Objective –
Reproduce word for word the lines starting at the one that contains "How far from the picture-taker" and running through the end of the rows, both ends included.
##### Supplied material
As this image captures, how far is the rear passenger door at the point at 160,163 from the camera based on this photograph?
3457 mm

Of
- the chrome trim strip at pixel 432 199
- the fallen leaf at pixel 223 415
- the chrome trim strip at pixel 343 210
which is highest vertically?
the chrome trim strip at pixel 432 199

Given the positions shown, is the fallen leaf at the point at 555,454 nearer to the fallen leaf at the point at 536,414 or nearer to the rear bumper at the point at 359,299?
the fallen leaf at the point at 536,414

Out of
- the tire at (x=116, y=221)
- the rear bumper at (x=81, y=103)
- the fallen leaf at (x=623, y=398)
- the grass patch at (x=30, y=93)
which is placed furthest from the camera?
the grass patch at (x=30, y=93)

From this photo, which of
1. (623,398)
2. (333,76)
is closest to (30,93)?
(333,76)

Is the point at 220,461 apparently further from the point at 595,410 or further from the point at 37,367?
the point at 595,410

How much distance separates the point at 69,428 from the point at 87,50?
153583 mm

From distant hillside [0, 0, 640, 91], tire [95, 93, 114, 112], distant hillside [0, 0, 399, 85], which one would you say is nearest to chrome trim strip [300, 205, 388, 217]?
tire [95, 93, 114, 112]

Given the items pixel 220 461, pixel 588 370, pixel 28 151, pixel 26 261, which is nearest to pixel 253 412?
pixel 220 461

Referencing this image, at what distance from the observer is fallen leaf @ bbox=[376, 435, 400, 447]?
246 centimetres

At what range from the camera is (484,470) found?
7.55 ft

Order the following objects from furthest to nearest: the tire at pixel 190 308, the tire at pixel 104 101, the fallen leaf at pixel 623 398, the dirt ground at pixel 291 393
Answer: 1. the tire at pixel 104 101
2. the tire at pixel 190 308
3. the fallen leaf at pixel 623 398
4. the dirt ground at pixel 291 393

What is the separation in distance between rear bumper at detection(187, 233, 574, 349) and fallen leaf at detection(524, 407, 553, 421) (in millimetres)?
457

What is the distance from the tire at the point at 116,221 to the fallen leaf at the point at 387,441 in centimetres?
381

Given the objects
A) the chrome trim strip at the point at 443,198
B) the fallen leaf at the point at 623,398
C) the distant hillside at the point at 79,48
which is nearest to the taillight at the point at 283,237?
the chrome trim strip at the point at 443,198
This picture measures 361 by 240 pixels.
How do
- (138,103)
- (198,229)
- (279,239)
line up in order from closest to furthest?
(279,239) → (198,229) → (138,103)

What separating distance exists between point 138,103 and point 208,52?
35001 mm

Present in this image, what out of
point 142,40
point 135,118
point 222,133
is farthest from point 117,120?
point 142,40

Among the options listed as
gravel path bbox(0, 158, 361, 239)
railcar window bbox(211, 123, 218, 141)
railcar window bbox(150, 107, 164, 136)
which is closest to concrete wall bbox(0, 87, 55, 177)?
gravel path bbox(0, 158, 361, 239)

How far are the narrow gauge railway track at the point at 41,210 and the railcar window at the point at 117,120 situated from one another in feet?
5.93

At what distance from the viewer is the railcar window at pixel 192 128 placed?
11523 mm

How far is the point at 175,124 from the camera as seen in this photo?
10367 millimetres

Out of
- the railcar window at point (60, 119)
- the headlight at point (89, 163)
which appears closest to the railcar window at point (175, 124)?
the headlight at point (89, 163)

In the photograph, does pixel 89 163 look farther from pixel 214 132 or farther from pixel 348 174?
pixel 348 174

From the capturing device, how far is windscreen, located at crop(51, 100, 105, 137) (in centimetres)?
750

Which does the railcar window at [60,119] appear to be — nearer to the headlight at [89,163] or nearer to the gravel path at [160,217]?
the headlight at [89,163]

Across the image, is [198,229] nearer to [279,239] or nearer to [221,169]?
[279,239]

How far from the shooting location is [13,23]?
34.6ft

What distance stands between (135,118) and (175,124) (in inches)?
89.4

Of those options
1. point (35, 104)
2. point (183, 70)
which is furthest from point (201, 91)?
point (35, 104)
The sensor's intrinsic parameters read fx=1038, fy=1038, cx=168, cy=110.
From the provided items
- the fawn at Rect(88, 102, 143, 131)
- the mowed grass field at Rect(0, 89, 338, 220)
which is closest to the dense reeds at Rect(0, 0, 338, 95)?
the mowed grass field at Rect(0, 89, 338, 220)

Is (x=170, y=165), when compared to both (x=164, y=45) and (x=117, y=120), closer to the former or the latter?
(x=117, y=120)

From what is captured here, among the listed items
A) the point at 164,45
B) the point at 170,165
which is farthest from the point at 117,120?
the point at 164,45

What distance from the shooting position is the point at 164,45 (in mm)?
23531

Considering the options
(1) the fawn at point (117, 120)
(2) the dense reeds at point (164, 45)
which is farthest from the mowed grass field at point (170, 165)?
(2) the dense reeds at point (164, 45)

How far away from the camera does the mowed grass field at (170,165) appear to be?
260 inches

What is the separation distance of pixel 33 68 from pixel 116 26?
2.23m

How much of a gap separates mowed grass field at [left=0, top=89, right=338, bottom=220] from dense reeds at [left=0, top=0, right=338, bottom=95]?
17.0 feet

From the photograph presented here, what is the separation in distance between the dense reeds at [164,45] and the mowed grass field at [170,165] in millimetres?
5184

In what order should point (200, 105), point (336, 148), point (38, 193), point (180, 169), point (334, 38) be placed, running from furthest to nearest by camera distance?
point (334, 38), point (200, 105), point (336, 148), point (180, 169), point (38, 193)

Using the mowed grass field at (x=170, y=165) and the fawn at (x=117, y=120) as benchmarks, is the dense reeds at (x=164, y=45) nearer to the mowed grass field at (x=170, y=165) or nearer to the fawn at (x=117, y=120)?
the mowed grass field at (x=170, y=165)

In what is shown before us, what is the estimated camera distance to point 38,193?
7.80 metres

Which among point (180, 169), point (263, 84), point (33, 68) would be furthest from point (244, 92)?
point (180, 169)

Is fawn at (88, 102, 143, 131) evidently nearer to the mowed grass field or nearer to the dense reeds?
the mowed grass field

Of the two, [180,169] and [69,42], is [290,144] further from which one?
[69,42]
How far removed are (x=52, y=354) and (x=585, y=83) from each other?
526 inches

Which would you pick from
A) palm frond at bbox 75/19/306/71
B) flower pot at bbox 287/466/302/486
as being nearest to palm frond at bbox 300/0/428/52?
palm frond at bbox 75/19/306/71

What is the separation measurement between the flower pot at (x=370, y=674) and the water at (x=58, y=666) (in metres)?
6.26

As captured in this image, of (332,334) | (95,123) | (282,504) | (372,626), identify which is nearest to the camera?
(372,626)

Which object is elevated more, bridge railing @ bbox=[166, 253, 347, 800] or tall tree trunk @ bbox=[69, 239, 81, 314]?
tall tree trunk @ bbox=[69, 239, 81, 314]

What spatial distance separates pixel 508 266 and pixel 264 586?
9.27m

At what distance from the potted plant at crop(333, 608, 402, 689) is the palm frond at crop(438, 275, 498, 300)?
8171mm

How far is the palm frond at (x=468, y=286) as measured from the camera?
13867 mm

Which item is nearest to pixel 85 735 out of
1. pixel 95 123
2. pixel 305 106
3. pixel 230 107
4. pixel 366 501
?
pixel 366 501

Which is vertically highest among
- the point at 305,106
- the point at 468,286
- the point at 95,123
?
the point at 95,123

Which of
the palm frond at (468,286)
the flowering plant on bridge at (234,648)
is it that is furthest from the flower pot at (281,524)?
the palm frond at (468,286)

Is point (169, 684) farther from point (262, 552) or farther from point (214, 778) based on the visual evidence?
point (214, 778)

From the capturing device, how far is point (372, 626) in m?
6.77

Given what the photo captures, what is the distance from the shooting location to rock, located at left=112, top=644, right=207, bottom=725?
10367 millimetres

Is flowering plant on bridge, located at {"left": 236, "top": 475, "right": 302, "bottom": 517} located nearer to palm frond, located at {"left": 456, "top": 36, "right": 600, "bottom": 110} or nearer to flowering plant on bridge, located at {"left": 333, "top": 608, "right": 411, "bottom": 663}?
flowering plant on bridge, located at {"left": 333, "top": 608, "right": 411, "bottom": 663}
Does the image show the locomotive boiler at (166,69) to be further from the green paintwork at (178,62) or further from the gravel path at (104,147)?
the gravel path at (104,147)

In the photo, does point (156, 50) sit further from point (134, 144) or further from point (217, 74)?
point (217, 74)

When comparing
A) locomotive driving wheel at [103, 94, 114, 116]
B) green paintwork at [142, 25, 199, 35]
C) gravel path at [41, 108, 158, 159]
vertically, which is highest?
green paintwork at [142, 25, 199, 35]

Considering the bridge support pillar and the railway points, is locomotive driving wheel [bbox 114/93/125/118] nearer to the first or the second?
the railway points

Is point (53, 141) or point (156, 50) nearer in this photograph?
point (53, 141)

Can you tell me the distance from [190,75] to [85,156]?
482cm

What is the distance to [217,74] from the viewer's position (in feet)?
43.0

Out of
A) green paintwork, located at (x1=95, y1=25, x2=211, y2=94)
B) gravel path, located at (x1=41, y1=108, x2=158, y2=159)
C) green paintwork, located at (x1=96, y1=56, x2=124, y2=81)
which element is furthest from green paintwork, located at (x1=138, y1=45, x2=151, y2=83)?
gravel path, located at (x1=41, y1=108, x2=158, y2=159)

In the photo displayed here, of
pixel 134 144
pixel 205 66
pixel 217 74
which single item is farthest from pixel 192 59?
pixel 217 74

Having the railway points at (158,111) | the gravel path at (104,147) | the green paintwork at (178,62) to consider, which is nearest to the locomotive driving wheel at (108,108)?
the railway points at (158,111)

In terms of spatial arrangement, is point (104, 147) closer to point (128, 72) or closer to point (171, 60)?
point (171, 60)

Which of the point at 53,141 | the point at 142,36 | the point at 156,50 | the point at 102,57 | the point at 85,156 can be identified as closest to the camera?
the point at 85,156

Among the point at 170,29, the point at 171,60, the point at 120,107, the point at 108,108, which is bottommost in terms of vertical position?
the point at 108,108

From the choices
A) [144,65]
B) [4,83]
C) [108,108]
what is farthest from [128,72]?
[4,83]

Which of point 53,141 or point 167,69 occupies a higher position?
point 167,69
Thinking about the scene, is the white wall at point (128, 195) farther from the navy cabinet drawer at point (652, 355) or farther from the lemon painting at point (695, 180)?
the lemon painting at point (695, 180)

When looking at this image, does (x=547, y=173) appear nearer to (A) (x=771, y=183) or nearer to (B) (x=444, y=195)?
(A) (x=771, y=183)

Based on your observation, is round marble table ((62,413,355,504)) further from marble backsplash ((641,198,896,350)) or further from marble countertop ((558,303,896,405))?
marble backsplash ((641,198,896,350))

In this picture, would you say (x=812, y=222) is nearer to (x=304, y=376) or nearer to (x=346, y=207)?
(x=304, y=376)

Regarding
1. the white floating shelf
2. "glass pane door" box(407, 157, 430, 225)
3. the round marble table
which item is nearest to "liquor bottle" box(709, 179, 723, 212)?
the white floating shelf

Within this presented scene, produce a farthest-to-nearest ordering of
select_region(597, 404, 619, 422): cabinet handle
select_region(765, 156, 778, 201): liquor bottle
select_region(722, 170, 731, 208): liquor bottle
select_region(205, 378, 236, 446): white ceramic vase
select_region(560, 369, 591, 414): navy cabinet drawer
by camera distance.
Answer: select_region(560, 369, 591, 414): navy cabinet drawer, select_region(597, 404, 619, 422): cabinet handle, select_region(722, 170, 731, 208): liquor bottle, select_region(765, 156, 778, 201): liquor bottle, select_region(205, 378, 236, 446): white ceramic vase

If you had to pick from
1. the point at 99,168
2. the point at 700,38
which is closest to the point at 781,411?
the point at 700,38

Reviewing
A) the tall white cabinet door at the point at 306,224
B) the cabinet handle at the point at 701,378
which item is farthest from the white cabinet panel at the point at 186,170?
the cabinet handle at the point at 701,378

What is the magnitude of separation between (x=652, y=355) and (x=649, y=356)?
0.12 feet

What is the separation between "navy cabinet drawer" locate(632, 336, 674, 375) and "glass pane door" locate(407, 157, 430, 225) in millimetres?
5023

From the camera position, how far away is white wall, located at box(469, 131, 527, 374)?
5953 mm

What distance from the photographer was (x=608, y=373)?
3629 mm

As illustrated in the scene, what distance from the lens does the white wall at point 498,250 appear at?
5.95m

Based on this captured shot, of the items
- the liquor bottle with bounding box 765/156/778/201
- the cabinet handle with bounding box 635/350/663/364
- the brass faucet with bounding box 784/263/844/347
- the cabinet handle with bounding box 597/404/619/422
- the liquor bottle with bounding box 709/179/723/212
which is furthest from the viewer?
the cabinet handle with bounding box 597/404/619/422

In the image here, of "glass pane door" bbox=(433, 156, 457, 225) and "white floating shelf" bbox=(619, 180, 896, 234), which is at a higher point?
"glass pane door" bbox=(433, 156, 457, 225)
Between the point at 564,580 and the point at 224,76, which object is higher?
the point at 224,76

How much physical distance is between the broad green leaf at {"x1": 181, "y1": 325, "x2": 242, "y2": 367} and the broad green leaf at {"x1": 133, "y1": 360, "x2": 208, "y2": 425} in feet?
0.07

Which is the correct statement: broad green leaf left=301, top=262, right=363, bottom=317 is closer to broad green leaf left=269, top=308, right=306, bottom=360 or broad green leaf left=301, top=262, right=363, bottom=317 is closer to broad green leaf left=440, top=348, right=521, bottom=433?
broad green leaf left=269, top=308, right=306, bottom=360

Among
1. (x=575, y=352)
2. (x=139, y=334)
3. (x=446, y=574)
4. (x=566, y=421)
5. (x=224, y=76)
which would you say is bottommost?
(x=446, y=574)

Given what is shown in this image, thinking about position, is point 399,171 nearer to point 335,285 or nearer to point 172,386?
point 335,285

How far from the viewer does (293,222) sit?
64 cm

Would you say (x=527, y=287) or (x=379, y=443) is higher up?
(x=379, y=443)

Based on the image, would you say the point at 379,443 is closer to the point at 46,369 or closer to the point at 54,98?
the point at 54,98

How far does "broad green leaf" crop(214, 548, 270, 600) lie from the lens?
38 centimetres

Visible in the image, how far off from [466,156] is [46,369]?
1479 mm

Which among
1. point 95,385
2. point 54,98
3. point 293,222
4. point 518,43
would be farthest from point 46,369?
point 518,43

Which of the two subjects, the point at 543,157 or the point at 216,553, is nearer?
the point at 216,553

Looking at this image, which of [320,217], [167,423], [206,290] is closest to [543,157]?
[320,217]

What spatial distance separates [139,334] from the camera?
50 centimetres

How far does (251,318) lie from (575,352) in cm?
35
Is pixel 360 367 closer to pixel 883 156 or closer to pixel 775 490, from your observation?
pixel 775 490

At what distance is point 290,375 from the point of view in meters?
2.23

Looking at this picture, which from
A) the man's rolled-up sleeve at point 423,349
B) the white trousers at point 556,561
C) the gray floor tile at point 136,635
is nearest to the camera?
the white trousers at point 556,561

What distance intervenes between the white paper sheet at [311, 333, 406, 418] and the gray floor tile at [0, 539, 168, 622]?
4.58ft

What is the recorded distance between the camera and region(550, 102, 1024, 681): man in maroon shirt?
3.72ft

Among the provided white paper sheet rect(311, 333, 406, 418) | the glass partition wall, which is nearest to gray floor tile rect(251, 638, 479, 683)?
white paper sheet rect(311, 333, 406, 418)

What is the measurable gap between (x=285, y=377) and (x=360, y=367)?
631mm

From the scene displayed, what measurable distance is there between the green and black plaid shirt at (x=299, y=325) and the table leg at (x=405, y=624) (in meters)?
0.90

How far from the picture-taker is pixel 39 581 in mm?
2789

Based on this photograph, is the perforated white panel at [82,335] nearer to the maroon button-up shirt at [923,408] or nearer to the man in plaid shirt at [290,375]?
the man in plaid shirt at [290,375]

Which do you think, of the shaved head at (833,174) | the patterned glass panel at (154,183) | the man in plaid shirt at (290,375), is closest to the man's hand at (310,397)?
##########
Answer to this task –
How far from the picture-taker is pixel 39 581 in mm?
2789

Based on this photograph, is the perforated white panel at [82,335] nearer to the maroon button-up shirt at [923,408] or nearer to the man in plaid shirt at [290,375]?
the man in plaid shirt at [290,375]

Which do you think, of the shaved head at (833,174) | the patterned glass panel at (154,183) | the man in plaid shirt at (290,375), is closest to the man's hand at (310,397)?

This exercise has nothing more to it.